Estratto fornito —
>>>
Le stime della Commissione europea dicono che se oggi sono 5 milioni le auto elettriche circolanti, nel 2040 potrebbero sfiorare il miliardo di unità. Se si pensa che le batterie costituiscono circa il 40% del valore di un’auto elettrica, si capiscono il carattere strategico e la valenza economica di questa produzione. Sempre le stime europee, infatti, indicano che il mercato in Europa potrebbe raggiungere il ragguardevole valore di 250 miliardi di euro annui a partire dal 2025 e che, nella strada verso la cosiddetta “neutralità climatica” perseguita dall'Ue, la produzione di batterie può sia assecondare il processo di transizione energetica, sia creare posti di lavoro stabili e di qualità.
<<<
Consegna 1 — Trova tutte le righe riportate più sotto che contengono la stringa "With" e copiale per intero, distinguendo tra maiuscole e minuscole.

Dati grezzi —
>>>
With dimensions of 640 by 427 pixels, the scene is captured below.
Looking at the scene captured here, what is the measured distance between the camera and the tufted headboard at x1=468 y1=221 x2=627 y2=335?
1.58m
<<<
>>>
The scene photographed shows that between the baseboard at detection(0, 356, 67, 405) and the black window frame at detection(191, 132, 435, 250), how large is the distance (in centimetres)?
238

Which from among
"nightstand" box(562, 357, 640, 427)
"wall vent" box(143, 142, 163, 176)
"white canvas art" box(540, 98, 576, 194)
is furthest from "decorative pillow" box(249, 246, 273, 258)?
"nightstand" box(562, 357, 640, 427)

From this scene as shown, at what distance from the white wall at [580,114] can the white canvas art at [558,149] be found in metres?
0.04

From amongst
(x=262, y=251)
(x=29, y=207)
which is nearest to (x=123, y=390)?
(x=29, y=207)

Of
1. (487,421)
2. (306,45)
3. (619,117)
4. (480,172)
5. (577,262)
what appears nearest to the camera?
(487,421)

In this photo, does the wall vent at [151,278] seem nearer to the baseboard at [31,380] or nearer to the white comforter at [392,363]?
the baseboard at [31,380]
<<<
>>>
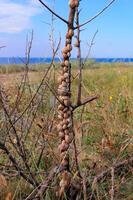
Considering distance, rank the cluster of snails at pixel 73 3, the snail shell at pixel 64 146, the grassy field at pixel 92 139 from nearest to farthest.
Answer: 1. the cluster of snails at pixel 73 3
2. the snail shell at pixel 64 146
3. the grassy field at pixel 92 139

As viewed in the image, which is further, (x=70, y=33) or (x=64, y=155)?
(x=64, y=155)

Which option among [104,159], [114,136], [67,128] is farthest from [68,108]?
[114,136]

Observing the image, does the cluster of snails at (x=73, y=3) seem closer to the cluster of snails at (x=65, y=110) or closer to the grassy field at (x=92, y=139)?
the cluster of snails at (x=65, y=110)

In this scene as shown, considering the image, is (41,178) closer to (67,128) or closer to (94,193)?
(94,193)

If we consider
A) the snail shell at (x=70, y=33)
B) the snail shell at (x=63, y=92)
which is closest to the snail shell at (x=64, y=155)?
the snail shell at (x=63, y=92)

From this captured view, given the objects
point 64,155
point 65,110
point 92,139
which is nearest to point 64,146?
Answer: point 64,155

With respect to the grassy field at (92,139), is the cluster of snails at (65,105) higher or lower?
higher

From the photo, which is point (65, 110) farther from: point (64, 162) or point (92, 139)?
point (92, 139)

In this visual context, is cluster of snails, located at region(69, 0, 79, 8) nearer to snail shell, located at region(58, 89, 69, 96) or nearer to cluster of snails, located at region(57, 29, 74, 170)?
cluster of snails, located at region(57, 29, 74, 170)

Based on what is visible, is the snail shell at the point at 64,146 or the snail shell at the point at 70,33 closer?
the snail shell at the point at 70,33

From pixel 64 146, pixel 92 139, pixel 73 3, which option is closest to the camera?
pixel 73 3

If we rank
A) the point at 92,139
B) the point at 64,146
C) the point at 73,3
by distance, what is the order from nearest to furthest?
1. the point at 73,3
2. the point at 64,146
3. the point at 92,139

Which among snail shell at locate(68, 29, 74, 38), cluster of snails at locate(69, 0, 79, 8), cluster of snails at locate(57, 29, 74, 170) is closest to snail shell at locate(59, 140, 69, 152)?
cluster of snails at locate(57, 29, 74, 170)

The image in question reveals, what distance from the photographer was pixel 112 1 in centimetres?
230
<<<
Consegna 2 — Per favore, riassumi in due frasi il brano sulle batterie per auto elettriche.

Risposta 1 —
With dimensions of 640 by 427 pixels, the scene is captured below.
With respect to the grassy field at (92,139), is the cluster of snails at (65,105) higher or lower?

Risposta 2 — Secondo le stime della Commissione europea, le auto elettriche circolanti, oggi 5 milioni, potrebbero sfiorare il miliardo nel 2040, e le batterie costituiscono circa il 40% del valore di un'auto elettrica. Il mercato europeo potrebbe raggiungere i 250 miliardi di euro annui a partire dal 2025, e la produzione di batterie può sia assecondare la transizione energetica verso la neutralità climatica sia creare posti di lavoro stabili e di qualità.